- Opening Delimiter -

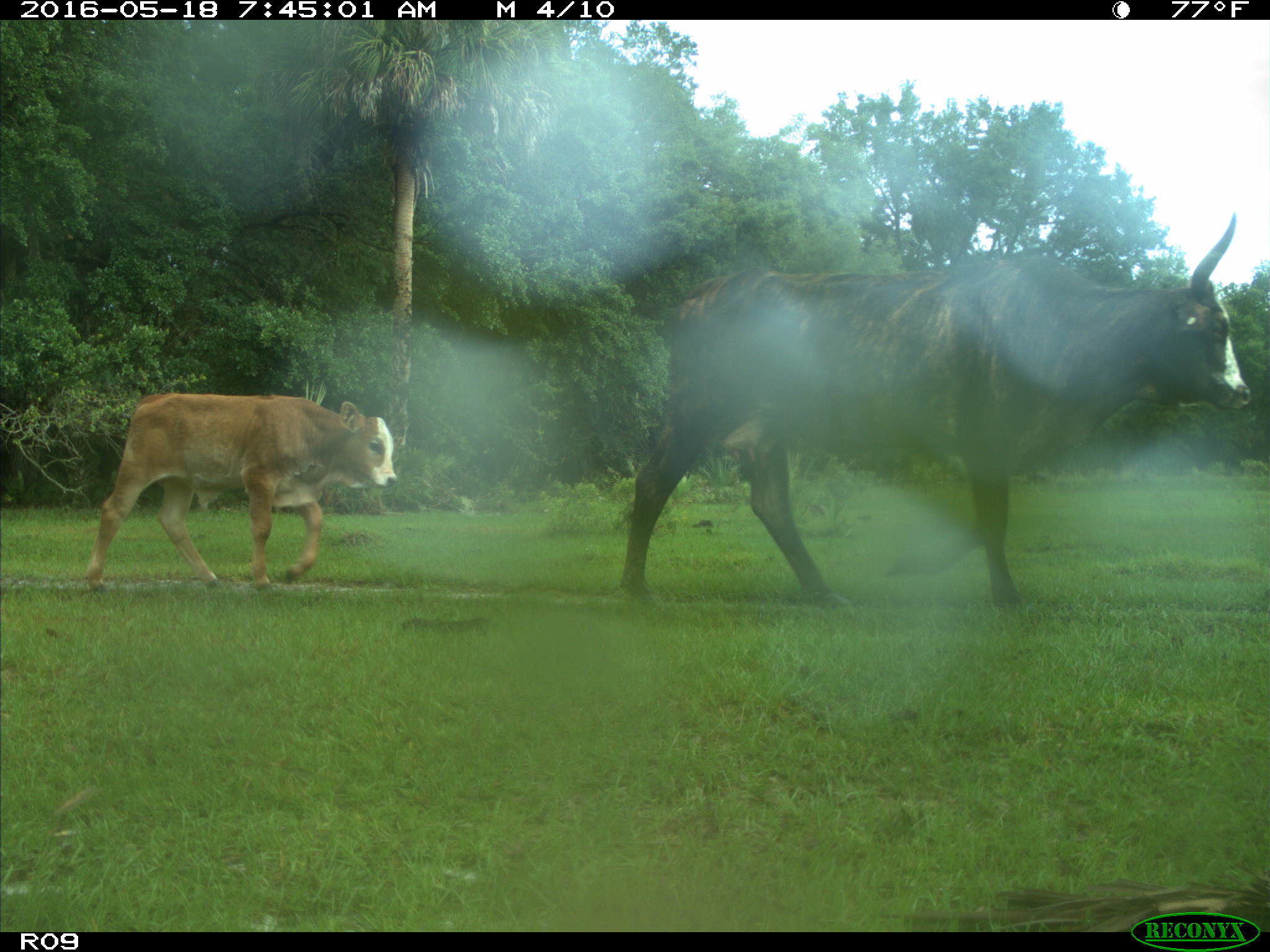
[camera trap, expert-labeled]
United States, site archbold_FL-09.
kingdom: Animalia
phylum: Chordata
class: Mammalia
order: Artiodactyla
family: Bovidae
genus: Bos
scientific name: Bos taurus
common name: domestic cow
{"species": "Bos taurus (domestic cow)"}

- Closing Delimiter -

▸ WHAT IS EXPECTED
Please repeat the records above exactly, leaving every picture out.

▸ ANSWER SECTION
[camera trap, expert-labeled]
United States, site archbold_FL-09.
kingdom: Animalia
phylum: Chordata
class: Mammalia
order: Artiodactyla
family: Bovidae
genus: Bos
scientific name: Bos taurus
common name: domestic cow
{"species": "Bos taurus (domestic cow)"}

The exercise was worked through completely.